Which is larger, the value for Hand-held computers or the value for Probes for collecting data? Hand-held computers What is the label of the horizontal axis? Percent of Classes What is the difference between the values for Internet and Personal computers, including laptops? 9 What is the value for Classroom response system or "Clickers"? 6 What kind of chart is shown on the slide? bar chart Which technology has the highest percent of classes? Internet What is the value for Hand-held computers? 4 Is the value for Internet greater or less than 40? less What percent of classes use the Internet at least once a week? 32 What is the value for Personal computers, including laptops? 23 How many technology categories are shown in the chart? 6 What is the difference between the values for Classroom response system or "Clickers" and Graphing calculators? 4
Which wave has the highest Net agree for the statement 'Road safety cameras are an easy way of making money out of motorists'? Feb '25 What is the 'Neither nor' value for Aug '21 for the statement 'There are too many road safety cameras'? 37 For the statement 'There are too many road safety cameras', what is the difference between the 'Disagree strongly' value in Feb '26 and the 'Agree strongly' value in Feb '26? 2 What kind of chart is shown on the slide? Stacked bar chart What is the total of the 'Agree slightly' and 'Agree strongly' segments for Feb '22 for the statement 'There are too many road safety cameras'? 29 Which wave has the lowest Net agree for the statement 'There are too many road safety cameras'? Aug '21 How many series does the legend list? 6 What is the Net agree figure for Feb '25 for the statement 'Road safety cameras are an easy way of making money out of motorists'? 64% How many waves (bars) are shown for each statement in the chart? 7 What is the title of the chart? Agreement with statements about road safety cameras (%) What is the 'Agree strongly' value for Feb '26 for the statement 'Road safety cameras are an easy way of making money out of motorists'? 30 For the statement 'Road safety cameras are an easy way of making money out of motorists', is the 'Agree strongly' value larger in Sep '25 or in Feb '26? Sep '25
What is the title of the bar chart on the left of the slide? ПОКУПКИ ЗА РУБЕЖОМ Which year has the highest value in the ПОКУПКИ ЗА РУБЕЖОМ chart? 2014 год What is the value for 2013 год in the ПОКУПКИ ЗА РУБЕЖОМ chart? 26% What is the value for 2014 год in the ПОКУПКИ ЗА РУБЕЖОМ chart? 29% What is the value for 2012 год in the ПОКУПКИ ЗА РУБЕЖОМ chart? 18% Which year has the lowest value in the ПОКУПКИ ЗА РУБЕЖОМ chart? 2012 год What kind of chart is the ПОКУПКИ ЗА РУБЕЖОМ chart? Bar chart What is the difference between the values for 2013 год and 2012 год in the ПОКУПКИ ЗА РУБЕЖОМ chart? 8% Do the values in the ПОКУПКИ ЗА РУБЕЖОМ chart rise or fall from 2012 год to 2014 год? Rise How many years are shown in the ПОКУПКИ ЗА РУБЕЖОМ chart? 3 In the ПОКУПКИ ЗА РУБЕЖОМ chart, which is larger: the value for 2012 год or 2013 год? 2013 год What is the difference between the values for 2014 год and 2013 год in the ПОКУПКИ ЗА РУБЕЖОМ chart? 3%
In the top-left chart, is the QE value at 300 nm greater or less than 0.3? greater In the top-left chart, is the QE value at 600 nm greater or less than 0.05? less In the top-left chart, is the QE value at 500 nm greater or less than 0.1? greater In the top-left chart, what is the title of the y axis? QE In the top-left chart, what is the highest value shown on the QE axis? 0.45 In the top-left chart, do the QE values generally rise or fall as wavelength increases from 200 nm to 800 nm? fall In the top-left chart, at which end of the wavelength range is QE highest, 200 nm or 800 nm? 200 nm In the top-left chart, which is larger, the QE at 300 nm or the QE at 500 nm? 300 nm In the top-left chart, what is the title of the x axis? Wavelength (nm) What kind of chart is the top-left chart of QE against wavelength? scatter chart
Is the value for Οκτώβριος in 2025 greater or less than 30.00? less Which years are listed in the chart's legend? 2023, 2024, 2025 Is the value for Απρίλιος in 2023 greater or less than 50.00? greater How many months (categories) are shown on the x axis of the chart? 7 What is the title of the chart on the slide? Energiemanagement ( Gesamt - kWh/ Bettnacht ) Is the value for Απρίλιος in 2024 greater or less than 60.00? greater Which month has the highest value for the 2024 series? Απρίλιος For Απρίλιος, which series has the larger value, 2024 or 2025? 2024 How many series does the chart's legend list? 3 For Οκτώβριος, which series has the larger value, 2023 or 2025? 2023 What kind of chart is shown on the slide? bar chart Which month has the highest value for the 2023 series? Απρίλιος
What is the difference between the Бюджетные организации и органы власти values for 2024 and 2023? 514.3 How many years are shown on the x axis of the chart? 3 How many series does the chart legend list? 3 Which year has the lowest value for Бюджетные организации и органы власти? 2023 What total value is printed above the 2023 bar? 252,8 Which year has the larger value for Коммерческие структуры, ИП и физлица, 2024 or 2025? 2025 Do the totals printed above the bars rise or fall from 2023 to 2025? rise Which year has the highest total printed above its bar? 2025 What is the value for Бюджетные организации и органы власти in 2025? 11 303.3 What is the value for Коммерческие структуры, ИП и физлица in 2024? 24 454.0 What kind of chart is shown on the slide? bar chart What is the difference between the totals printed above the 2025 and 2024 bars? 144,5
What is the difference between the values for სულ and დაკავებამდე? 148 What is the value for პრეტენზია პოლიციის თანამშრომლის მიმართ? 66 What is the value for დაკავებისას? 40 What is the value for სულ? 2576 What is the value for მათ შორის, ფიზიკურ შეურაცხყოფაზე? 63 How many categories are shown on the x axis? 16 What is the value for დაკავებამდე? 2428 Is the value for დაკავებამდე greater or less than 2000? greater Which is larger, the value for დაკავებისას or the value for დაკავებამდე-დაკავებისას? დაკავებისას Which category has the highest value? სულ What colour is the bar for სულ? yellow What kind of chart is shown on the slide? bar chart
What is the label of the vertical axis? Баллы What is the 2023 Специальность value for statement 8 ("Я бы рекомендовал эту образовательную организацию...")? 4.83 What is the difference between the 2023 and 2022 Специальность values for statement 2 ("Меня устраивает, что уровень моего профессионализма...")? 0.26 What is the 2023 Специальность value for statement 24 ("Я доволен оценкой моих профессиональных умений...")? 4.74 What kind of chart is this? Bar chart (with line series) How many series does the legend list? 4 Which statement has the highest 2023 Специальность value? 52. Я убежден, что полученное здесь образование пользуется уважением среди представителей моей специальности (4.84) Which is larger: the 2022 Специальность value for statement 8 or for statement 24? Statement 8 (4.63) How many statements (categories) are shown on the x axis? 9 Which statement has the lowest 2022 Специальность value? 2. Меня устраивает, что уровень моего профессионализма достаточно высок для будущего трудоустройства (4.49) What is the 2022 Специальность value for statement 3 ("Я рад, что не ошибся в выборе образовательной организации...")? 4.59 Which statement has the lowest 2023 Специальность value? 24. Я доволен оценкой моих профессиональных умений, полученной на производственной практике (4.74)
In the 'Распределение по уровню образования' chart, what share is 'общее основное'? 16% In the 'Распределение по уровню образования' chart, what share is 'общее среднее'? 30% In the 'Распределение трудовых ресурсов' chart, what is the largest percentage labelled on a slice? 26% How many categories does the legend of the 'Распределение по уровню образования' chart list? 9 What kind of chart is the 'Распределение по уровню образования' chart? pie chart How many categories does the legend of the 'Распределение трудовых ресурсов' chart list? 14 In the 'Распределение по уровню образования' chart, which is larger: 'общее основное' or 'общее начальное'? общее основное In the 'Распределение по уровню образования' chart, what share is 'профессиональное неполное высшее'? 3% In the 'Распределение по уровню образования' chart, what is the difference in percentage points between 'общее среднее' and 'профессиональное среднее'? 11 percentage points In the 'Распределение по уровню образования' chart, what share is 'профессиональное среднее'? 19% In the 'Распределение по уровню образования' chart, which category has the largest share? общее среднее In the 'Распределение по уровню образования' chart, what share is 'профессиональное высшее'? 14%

■ ■ ■ ■ ■ ■ ■

Locate every line in the material above that contains the string "colour" and copy each of those lines, treating uppercase and lowercase as different.

Answer to the exercise:
What is the difference between the values for სულ and დაკავებამდე? 148 What is the value for პრეტენზია პოლიციის თანამშრომლის მიმართ? 66 What is the value for დაკავებისას? 40 What is the value for სულ? 2576 What is the value for მათ შორის, ფიზიკურ შეურაცხყოფაზე? 63 How many categories are shown on the x axis? 16 What is the value for დაკავებამდე? 2428 Is the value for დაკავებამდე greater or less than 2000? greater Which is larger, the value for დაკავებისას or the value for დაკავებამდე-დაკავებისას? დაკავებისას Which category has the highest value? სულ What colour is the bar for სულ? yellow What kind of chart is shown on the slide? bar chart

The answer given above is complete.